TA - PS.2005.0242 - 2005-11-23 - X. c/Caisse cantonale de chômage, Office régional de placement de l'Ouest Lausannois ORPOL

23 novembre 2005Français10 min

Source vd.ch

Faits

Vu les faits suivants

A.

Par décision du 14 juillet 2003, l’Office de

l’assurance-invalidité a reconnu à A.________, né le 1er mars 1959, un

droit à un quart de rente ; son taux d’invalidité a été évalué à 43,57%.

L’intéressé a alors revendiqué l’allocation d’indemnités de chômage depuis le

29 septembre 2003, à un taux de 50%. Selon un certificat médical délivré par le

Dr B.________ le 27 octobre 2003, A.________ se trouvait en incapacité totale

de travail du 12 novembre 1999 au 31 août 2003, mais à partir du 1er

septembre 2003, l’incapacité ne s’élevait plus qu’à 50%.

B.

a) Après avoir reçu un nouveau certificat médical délivré

par le Dr B.________ le 12 février 2004 attestant que l’incapacité de travail

de A.________ s’élevait à 100% depuis le 12 novembre 1999, la Caisse cantonale

de chômage (ci-après : la caisse de chômage) a soumis le cas pour examen à

l’Office régional de placement de l’Ouest lausannois (ci-après : l’office

régional). Par décision du 8 mars 2004, l’office régional a déclaré A.________

inapte au placement dès le 29 septembre 2003. L’office régional s’est exprimé

en ces termes :

« […]

Dans un premier temps, notre assuré était au bénéfice d’un

certificat médical lui reconnaissant une capacité de travail à 50%, situation

corroborée par notre médecin conseil.

Notre office a proposé une mesure IPT à notre assuré.

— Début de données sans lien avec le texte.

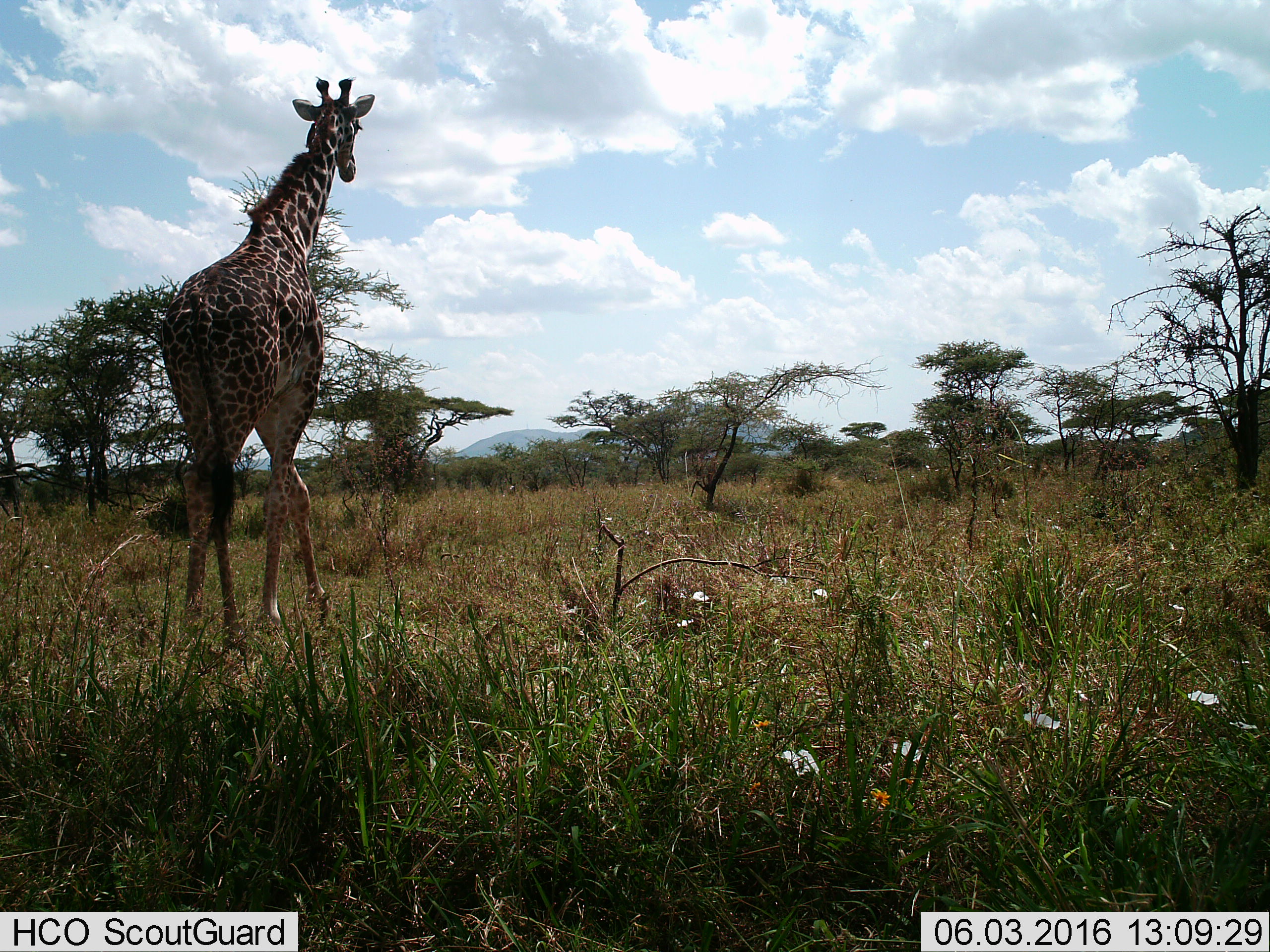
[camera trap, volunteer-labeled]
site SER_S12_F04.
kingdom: Animalia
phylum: Chordata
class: Mammalia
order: Artiodactyla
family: Giraffidae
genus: Giraffa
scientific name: Giraffa camelopardalis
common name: giraffe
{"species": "giraffe (Giraffa camelopardalis)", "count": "1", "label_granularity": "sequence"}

Ce

dernier a refusé cette mesure arguant qu’il ne pouvait pas reprendre une

activité professionnelle. En parallèle, la caisse de chômage nous a soumis le

cas à examen étant donné qu’elle est en possession d’un nouveau certificat

médical précisant que notre assuré ne peut effectué aucune activité

professionnelle et ceci depuis le 12 novembre 1999.

[…]

Il ressort de ce qui précède que l’assuré n’est pas en mesure

de travailler dans un marché de l’emploi équilibré, en raison des restrictions

posées par son médecin et également en vertu de ses déclarations. En

conséquence, l’assuré sera considéré comme étant inapte au placement à compter

du 29 septembre 2003, date de son inscription ».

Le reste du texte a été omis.